→ Stored data
■ ■ ■ ■ ■ ■ ■
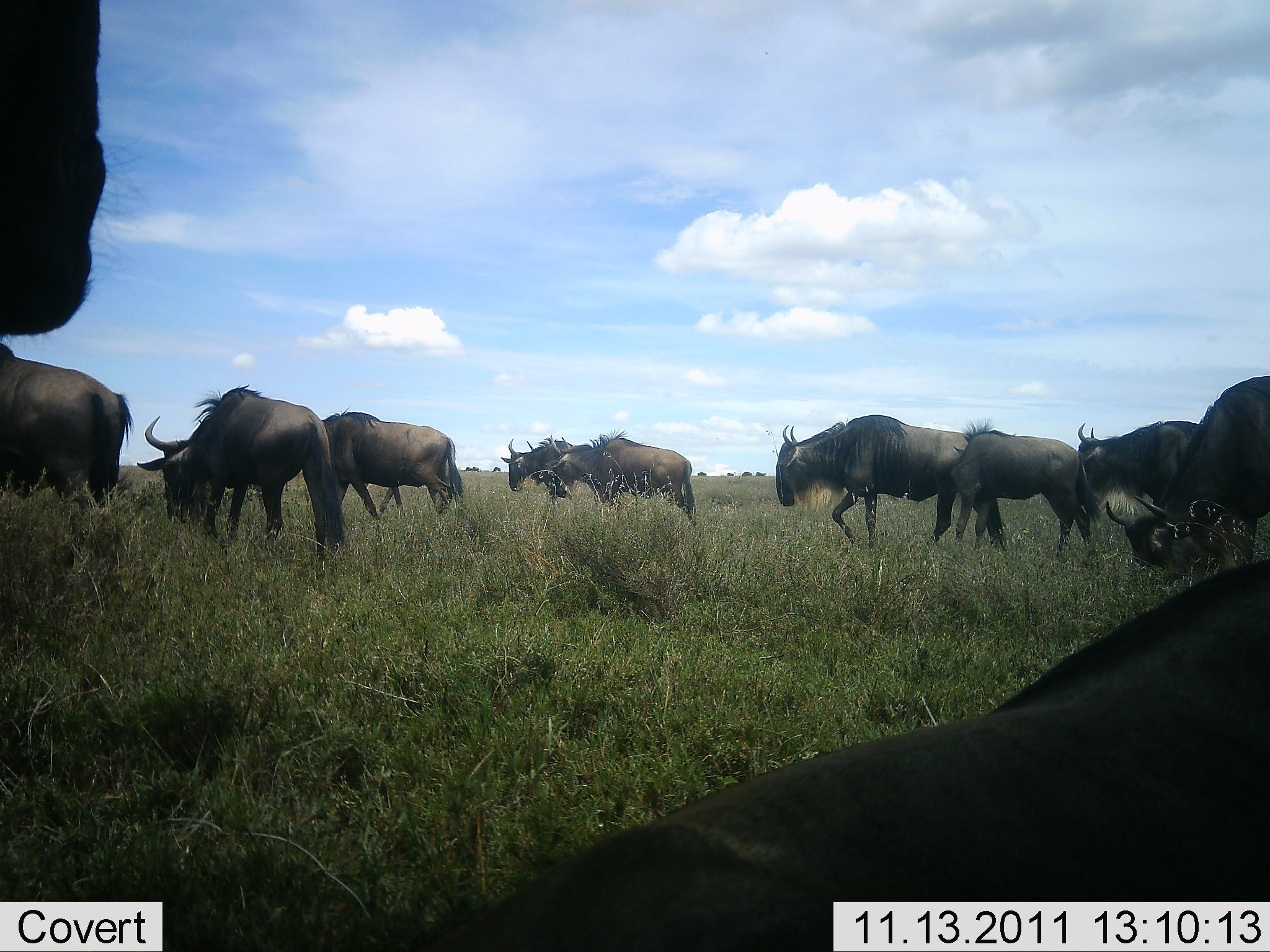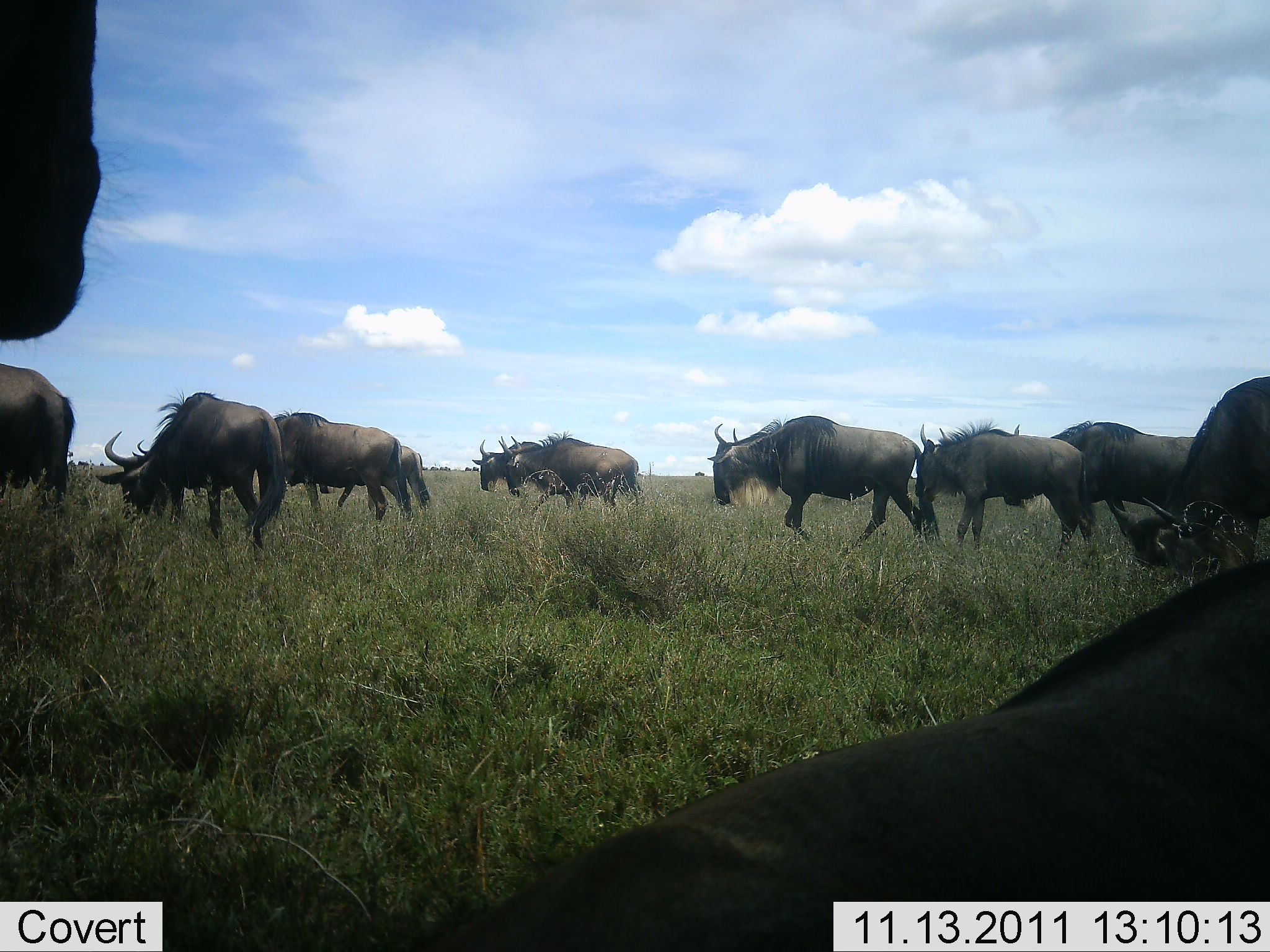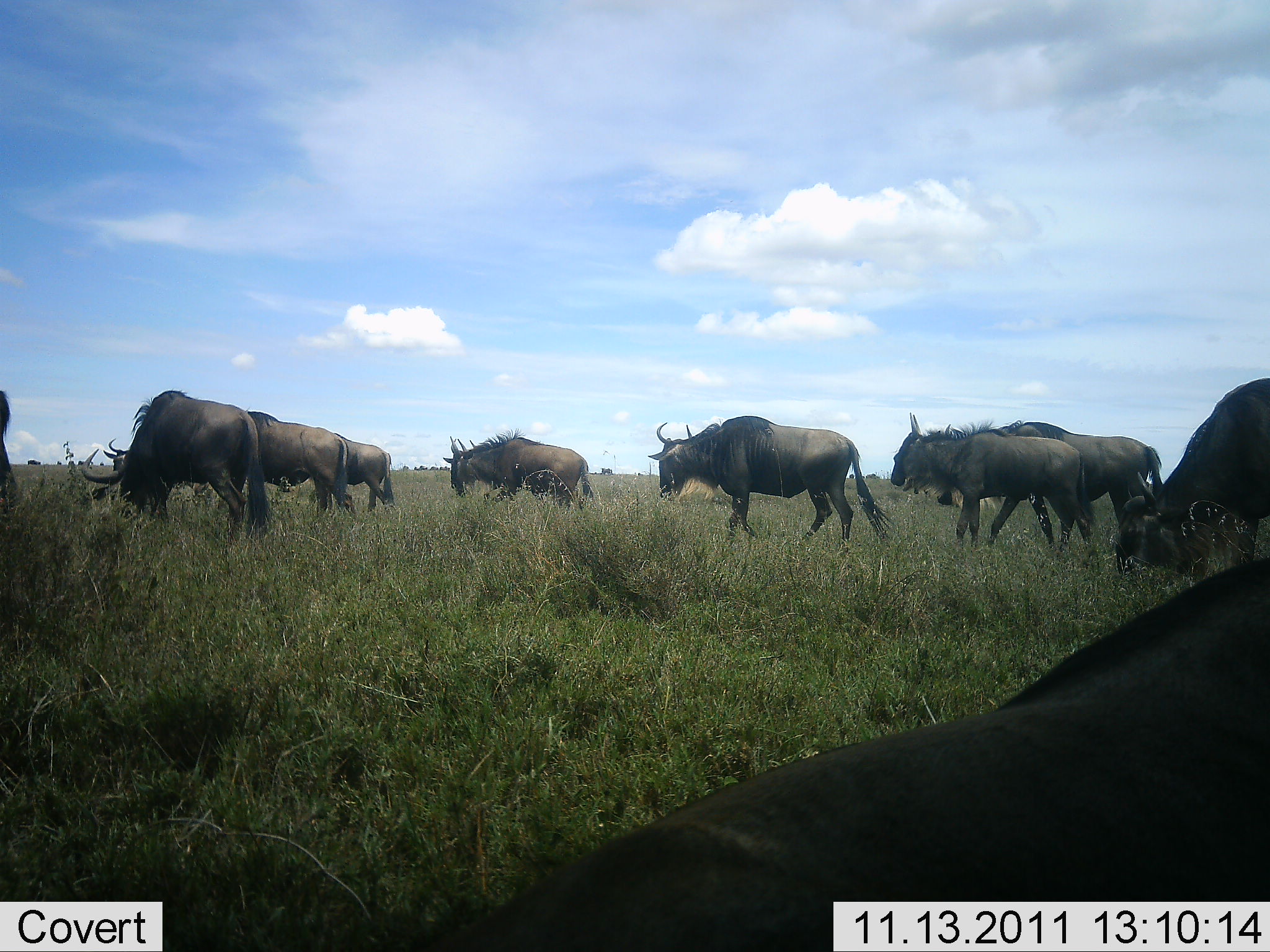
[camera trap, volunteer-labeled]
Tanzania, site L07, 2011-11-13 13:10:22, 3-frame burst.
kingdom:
■ ■ ■ ■ ■ ■ ■
→ Work to complete
Output the full listing verbatim, but drop the images.

→ Response below
[camera trap, volunteer-labeled]
Tanzania, site L07, 2011-11-13 13:10:22, 3-frame burst.
kingdom:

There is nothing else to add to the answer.